We left camp about 6:45 to drive to St. Nicklaus to catch the train to Zermatt. We drove up a very narrow valley - often there was a deep gorge off to the side of the road. There were a lot of vineyards - rather poor looking, and small villages perched on the hills. We were impressed by the roofs of the houses - they were made of rock slabs 1 - 1 1/2" thick and up to 3 feet across. The houses were, for the most part made of bare wood and very sturdily made - presumably to hold up the stone roof and heavy loads of snow in the winter. Though many of the houses were poor, the churches in the small villages were big, magnificent stone buildings.

We caught the train to Zermatt at St. Nicklaus (It cost Sf 12.00 return from there compared to Sf20.20 from Visp). We climbed steadily and began to pass patches of snow. In meadows of wildflowers were many small shacks built of heavy timbers (at least 2x6 for siding). They had the stone roofs and had doors on two or three levels - evidently for use in the heavy snow season. They all looked deserted. They had no chimneys, so we wondered how they were heated.

The weather was terrible when we reached Zermatt and it grew steadily worse. It rained and cloud covered the valley, obscuring all the mountain views. The only thing we saw was the town with its shops. All conveyances in the town were either battery driven carts or horse drawn carriages.

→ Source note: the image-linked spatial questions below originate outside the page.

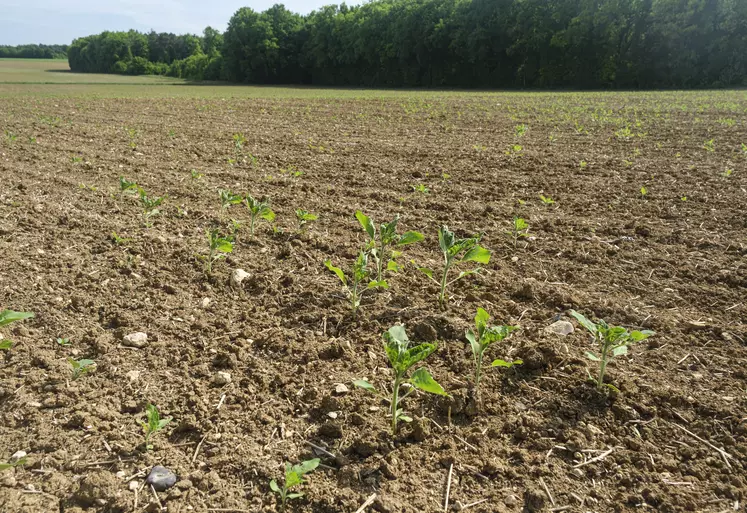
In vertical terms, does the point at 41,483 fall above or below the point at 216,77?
below

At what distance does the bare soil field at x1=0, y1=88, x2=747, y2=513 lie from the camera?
7.20ft

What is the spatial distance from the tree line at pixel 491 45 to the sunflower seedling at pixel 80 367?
46028mm

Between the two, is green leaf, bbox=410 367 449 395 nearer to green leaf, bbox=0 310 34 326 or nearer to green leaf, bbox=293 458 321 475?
green leaf, bbox=293 458 321 475

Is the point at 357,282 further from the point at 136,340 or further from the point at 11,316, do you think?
the point at 11,316

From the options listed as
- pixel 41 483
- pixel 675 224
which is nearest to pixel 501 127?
pixel 675 224

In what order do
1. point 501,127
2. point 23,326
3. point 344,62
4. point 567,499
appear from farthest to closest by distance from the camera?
point 344,62 < point 501,127 < point 23,326 < point 567,499

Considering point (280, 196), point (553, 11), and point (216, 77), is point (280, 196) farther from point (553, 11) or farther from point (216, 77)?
point (216, 77)

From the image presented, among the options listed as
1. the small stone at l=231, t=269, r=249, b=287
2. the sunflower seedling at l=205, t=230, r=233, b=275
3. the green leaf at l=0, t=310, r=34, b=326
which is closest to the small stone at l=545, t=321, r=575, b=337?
the small stone at l=231, t=269, r=249, b=287

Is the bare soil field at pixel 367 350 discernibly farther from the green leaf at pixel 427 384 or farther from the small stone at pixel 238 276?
the green leaf at pixel 427 384

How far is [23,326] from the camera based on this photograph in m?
3.23

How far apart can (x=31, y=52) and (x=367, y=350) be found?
571ft

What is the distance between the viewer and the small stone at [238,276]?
3.98 metres

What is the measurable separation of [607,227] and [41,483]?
16.5 ft

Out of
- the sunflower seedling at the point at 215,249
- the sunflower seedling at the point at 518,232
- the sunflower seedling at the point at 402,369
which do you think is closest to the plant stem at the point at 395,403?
the sunflower seedling at the point at 402,369
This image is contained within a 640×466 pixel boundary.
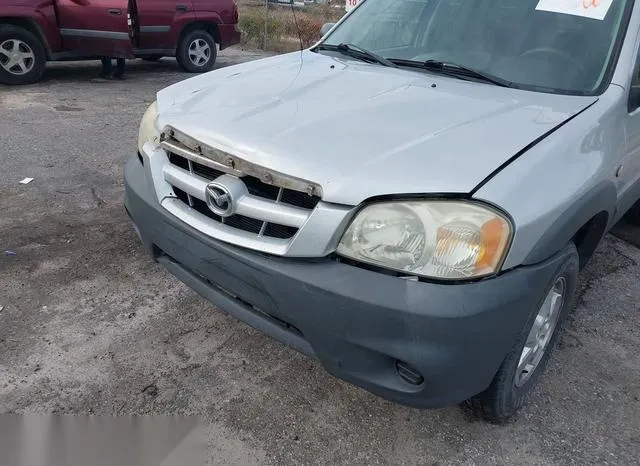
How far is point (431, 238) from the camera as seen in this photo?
1810 mm

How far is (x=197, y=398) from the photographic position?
7.95 ft

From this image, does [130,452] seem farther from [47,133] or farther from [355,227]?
[47,133]

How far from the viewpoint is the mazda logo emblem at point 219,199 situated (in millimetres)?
2055

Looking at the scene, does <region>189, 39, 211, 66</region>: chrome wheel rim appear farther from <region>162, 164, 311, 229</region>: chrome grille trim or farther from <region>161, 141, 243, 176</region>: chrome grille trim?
<region>162, 164, 311, 229</region>: chrome grille trim

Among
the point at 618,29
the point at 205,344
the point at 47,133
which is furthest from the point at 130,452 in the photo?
the point at 47,133

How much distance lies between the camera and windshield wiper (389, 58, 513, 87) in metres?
2.65

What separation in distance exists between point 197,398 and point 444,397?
3.52 feet

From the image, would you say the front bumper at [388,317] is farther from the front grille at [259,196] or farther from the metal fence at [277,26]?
the metal fence at [277,26]

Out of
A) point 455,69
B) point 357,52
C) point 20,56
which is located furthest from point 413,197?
point 20,56

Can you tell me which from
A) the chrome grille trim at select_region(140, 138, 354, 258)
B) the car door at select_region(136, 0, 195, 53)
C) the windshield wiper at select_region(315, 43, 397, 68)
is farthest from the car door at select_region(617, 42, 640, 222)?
the car door at select_region(136, 0, 195, 53)

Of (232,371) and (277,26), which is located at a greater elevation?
(232,371)

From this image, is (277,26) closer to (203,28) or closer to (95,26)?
(203,28)

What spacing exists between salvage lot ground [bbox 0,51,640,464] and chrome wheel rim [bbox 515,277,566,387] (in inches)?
7.8

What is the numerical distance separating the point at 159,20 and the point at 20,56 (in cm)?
214
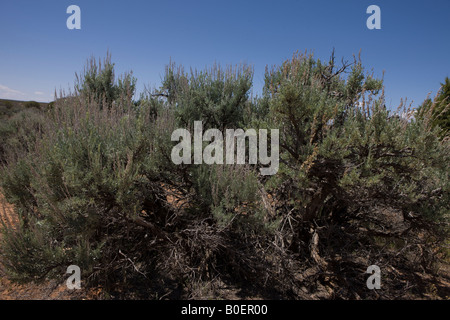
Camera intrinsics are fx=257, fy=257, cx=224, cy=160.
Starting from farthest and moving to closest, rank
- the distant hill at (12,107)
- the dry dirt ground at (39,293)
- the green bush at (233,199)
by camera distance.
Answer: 1. the distant hill at (12,107)
2. the dry dirt ground at (39,293)
3. the green bush at (233,199)

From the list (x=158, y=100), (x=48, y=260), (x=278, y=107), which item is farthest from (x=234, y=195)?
(x=158, y=100)

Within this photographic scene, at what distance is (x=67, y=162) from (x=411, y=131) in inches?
155

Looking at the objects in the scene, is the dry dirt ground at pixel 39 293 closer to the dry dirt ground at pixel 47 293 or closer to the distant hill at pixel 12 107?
the dry dirt ground at pixel 47 293

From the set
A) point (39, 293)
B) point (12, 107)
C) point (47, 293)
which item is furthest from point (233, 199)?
point (12, 107)

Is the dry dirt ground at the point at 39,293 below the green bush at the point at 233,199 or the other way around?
below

The fancy hotels had nice horse drawn carriages to take their patrons to and from the railway station. The horses had sleigh bells on and sounded cheery and Christmassy.

We got some excellent pastries at bakeries in Zermatt. Some more of the strawberry tarts and some "ladyfingers" with excellent pastry and creme filling.

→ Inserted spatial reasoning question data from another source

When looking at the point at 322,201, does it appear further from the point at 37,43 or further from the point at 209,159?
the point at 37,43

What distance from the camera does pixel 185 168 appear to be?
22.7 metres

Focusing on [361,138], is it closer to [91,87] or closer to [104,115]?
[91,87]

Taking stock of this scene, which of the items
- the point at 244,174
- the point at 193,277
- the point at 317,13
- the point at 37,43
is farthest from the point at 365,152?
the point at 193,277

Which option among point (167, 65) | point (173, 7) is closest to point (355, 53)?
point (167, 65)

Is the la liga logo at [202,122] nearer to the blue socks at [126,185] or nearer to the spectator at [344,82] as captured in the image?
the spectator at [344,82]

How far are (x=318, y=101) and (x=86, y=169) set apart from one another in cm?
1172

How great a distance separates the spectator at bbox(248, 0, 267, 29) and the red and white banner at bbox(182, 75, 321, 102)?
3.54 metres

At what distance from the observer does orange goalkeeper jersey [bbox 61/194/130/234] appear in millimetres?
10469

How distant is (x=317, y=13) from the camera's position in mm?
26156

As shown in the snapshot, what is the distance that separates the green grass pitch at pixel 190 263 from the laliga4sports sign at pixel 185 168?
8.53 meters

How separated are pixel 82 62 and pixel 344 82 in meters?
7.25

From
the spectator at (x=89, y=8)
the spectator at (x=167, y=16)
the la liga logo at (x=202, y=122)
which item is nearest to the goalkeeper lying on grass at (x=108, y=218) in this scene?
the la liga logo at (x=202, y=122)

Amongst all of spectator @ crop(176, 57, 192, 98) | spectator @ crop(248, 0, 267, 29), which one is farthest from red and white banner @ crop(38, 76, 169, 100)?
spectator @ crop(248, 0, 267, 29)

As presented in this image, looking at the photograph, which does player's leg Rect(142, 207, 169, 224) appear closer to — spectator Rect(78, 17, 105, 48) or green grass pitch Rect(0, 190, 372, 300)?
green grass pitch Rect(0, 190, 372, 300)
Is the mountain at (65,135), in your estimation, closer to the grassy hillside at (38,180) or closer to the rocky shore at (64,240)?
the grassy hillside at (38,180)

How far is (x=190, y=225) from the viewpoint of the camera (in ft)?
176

At 12:45 there was no sign of the weather letting up so we caught the train back to St. Nicklaus. We bought groceries and spent the rest of the afternoon around camp - the weather was too bad for much else.

There is a small mountain road which leads above the campsite, back through the vineyards. We can hear the bugle-like horn of the post-bus as it travels this road. It has three notes in the same intervals as the first three notes of "Taps" - it blows them in various combinations. We can hear it blow at ever greater distances as it travels up the mountain road.